**PROVIDED INFORMATION**
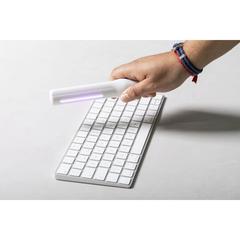 Vue Lampe Stérilisateur UV Klas de couleur blanc| Krokrodeal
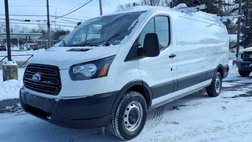 2019 Ford Transit 250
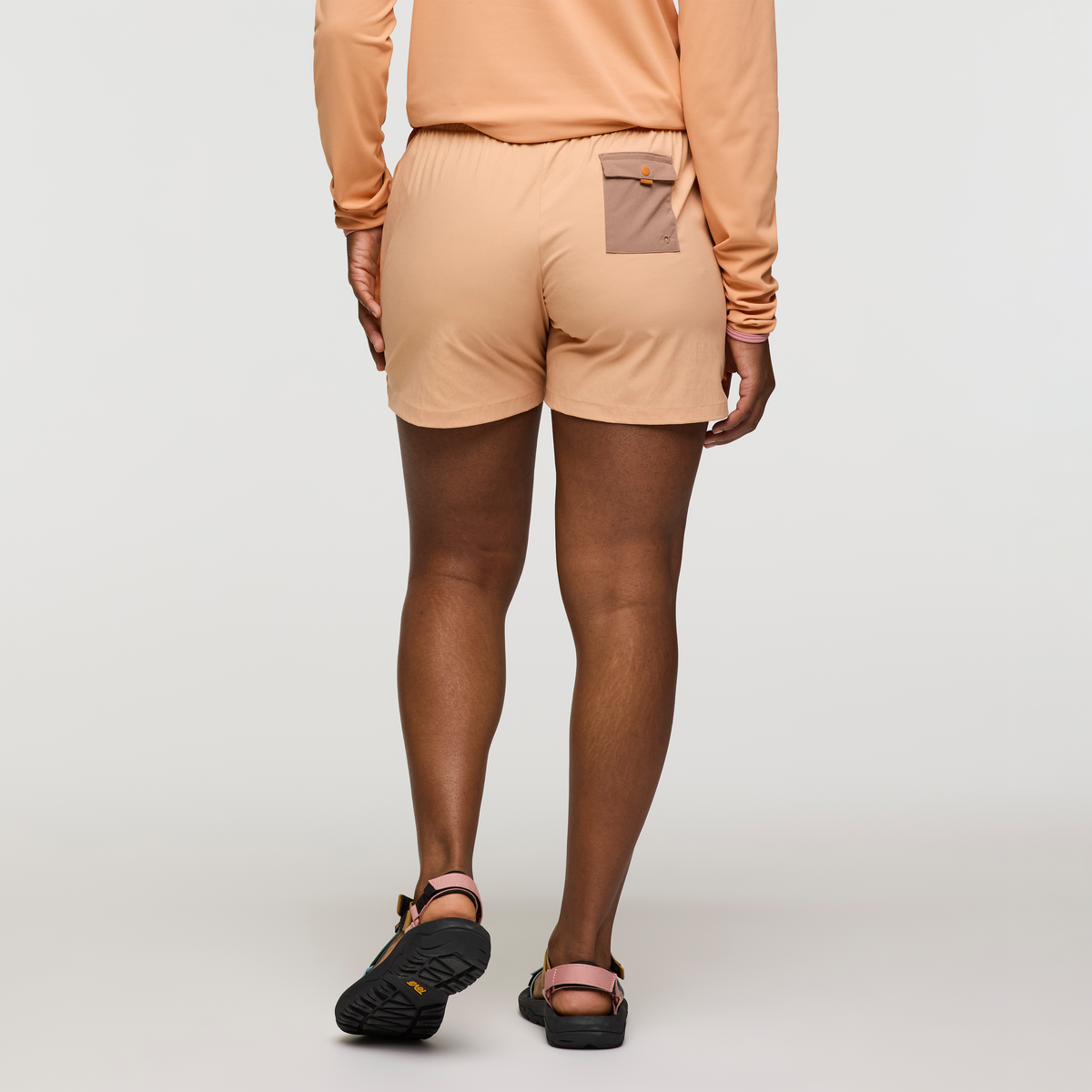 Brinco 5" Short - Solid - Women's — image 18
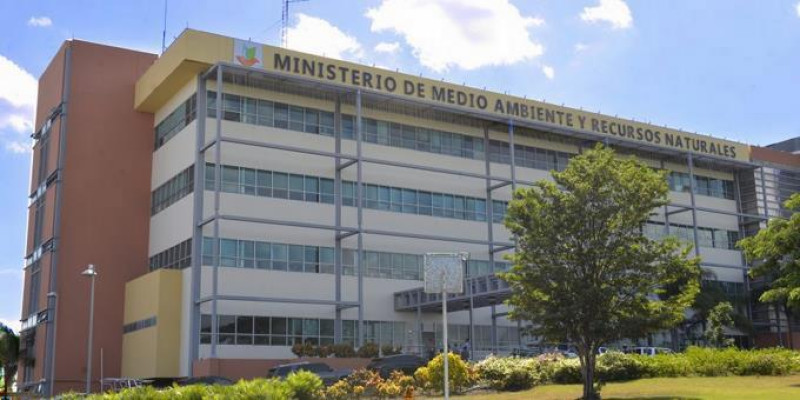 Ministerio de Medio Ambiente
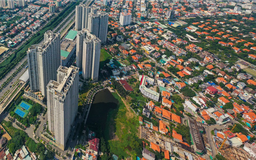 Luật Nhà ở 2023 tạo chuyển biến tích cực thị trường BĐS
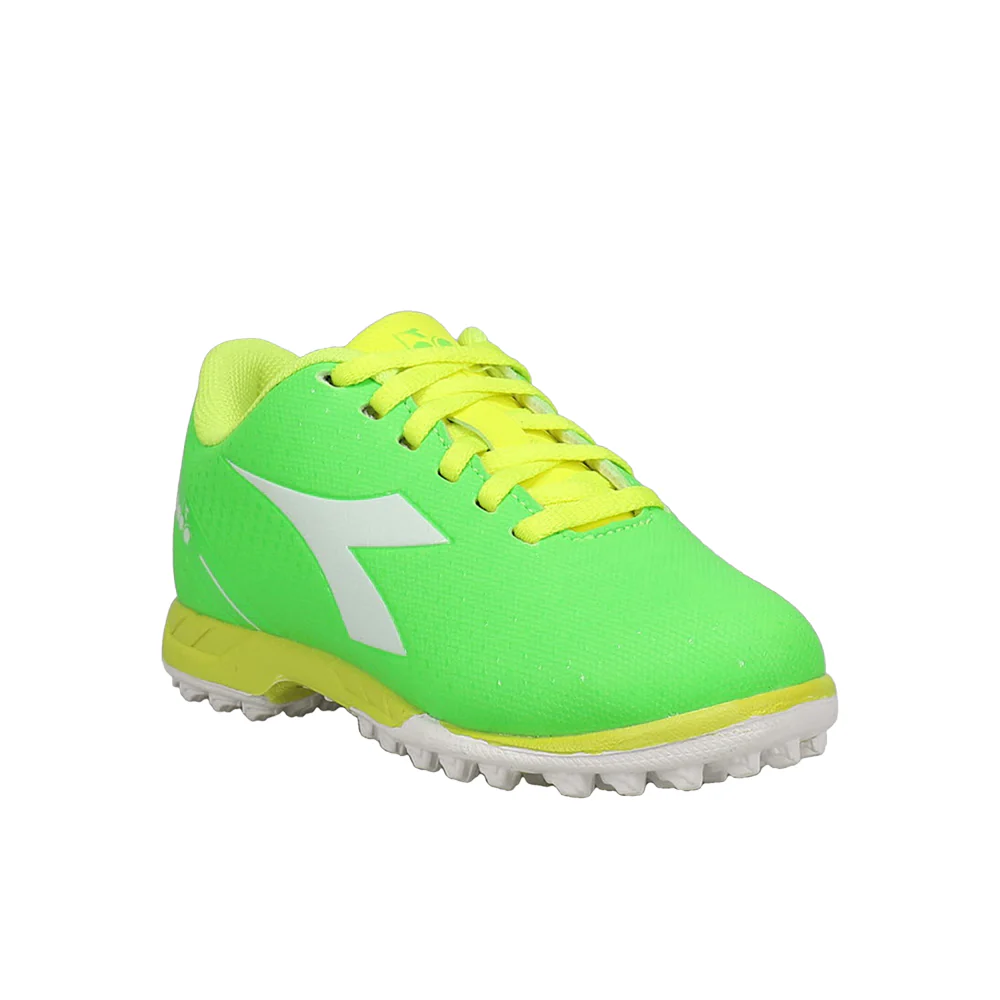 Pichichi 5 Turf Soccer Shoes (Little Kid-Big Kid) - Image 2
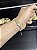 Pulseira Grumet Imperador Dupla 12mm com extensor - Banhado a Ouro - Imagem 2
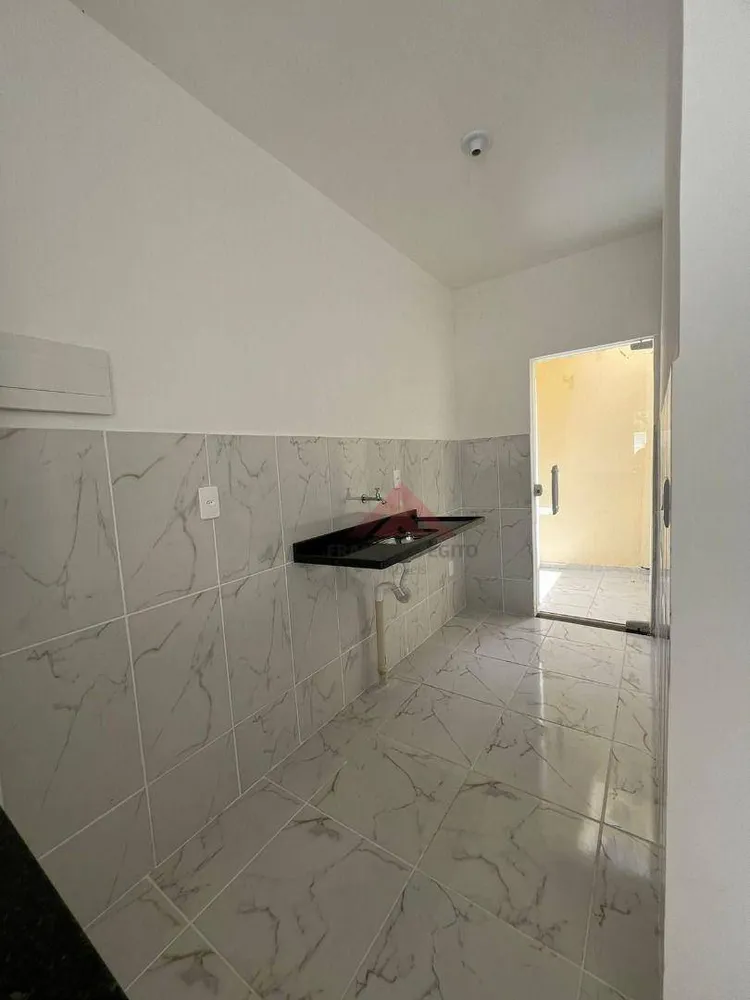 Casa, 1 quarto, 45 m² - Foto 11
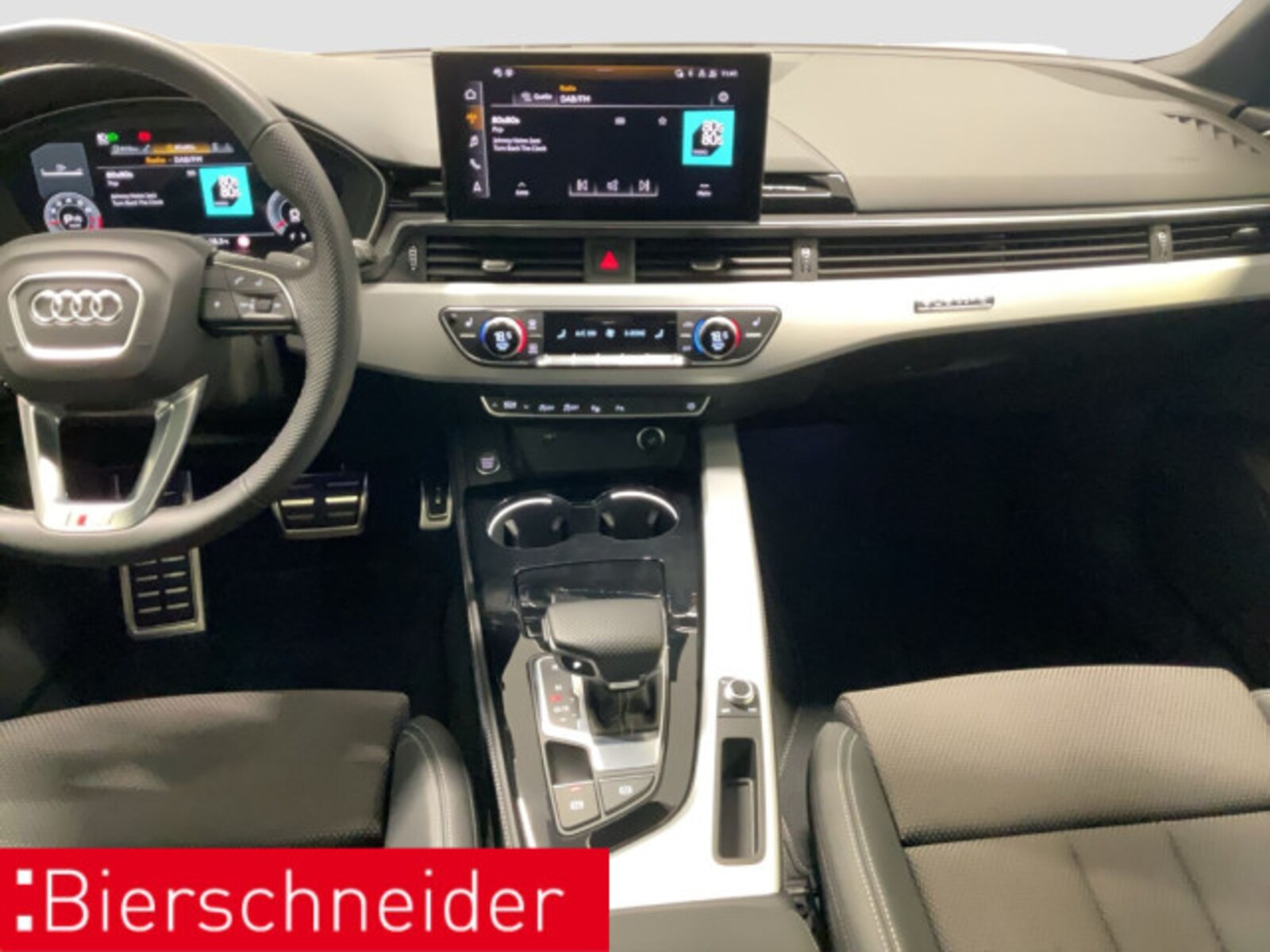 Audi A4 Avant – Bild 12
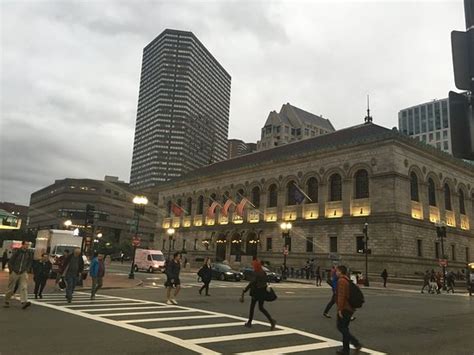 15 Closest Hotels to Boylston Station in Boston Hotels.com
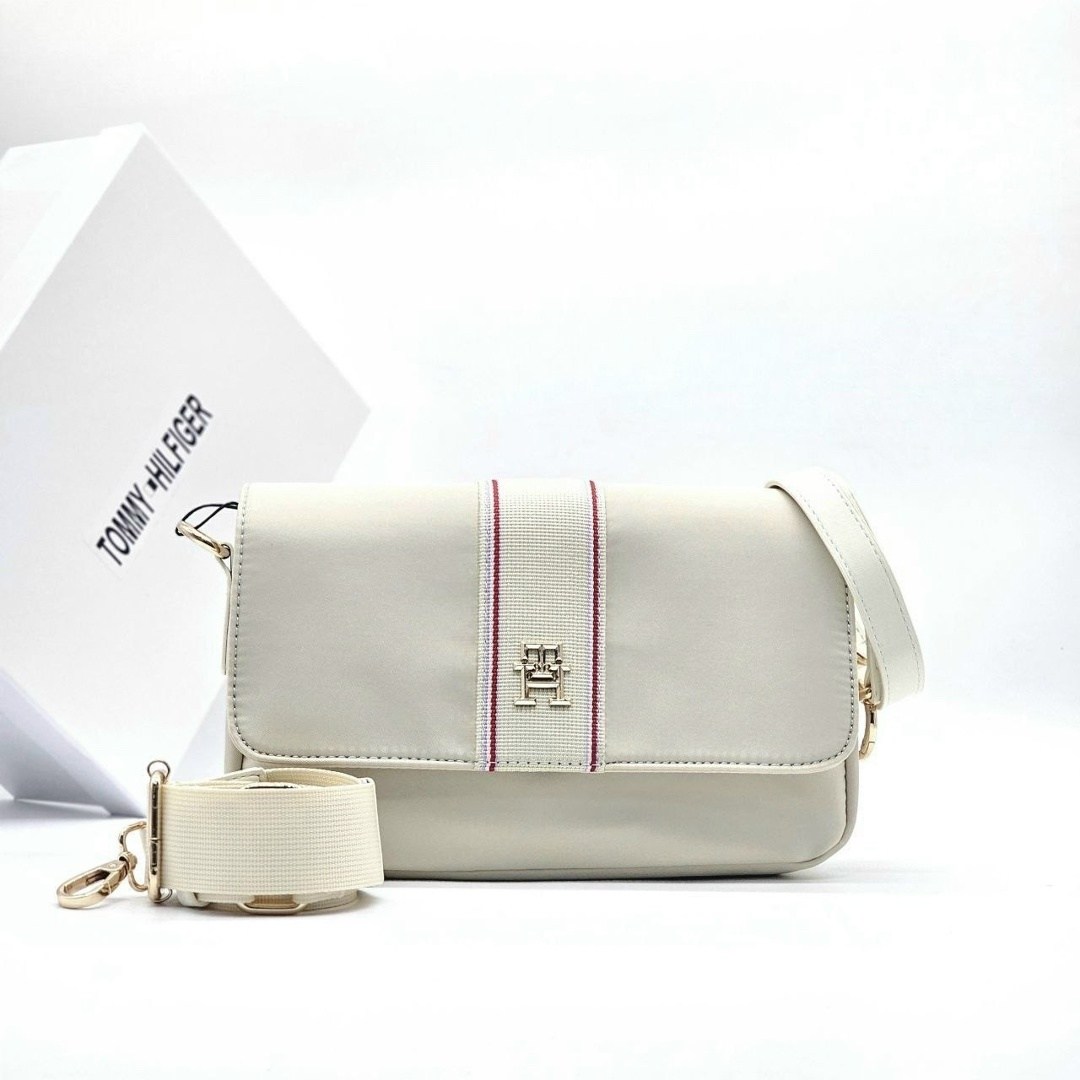 сумка через плечо tommy hilfiger,сумка tommy hilfiger,сумка кросс боди томми хилфигер,сумка tommy hilfiger женская,сумка через плечо tommy hilfiger distinct, бежевая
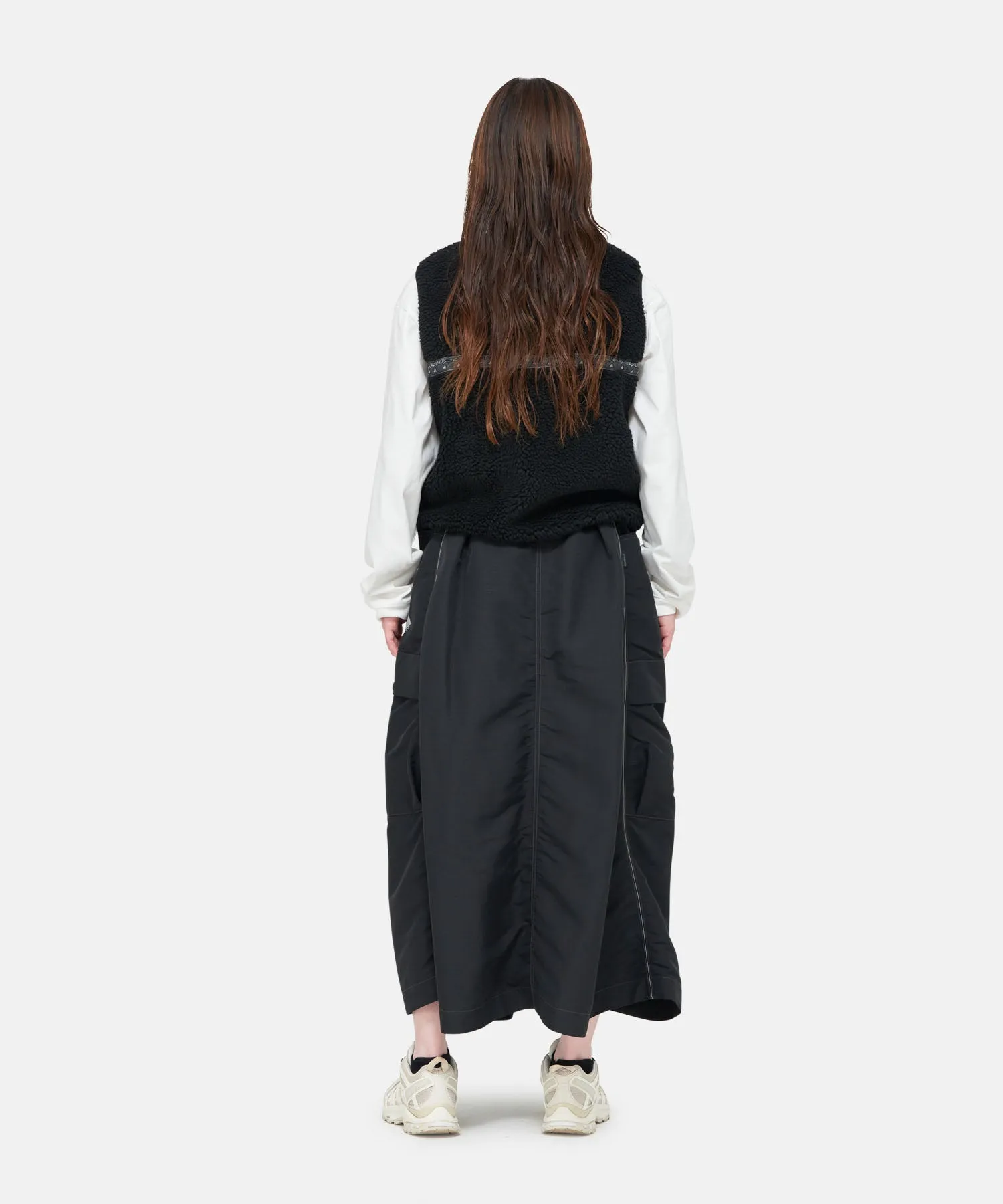 Gramicci x and Wander Ripstop Voyager Skirt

**ASSIGNMENT**
Edit the rows above, putting "Football" in place of "Soccer" and keeping everything else the same. Leave the pictures out of your answer.

**SOLUTION FOR THIS PROBLEM**
 Vue Lampe Stérilisateur UV Klas de couleur blanc| Krokrodeal
 2019 Ford Transit 250
 Brinco 5" Short - Solid - Women's — image 18
 Ministerio de Medio Ambiente
 Luật Nhà ở 2023 tạo chuyển biến tích cực thị trường BĐS
 Pichichi 5 Turf Football Shoes (Little Kid-Big Kid) - Image 2
 Pulseira Grumet Imperador Dupla 12mm com extensor - Banhado a Ouro - Imagem 2
 Casa, 1 quarto, 45 m² - Foto 11
 Audi A4 Avant – Bild 12
 15 Closest Hotels to Boylston Station in Boston Hotels.com
 сумка через плечо tommy hilfiger,сумка tommy hilfiger,сумка кросс боди томми хилфигер,сумка tommy hilfiger женская,сумка через плечо tommy hilfiger distinct, бежевая
 Gramicci x and Wander Ripstop Voyager Skirt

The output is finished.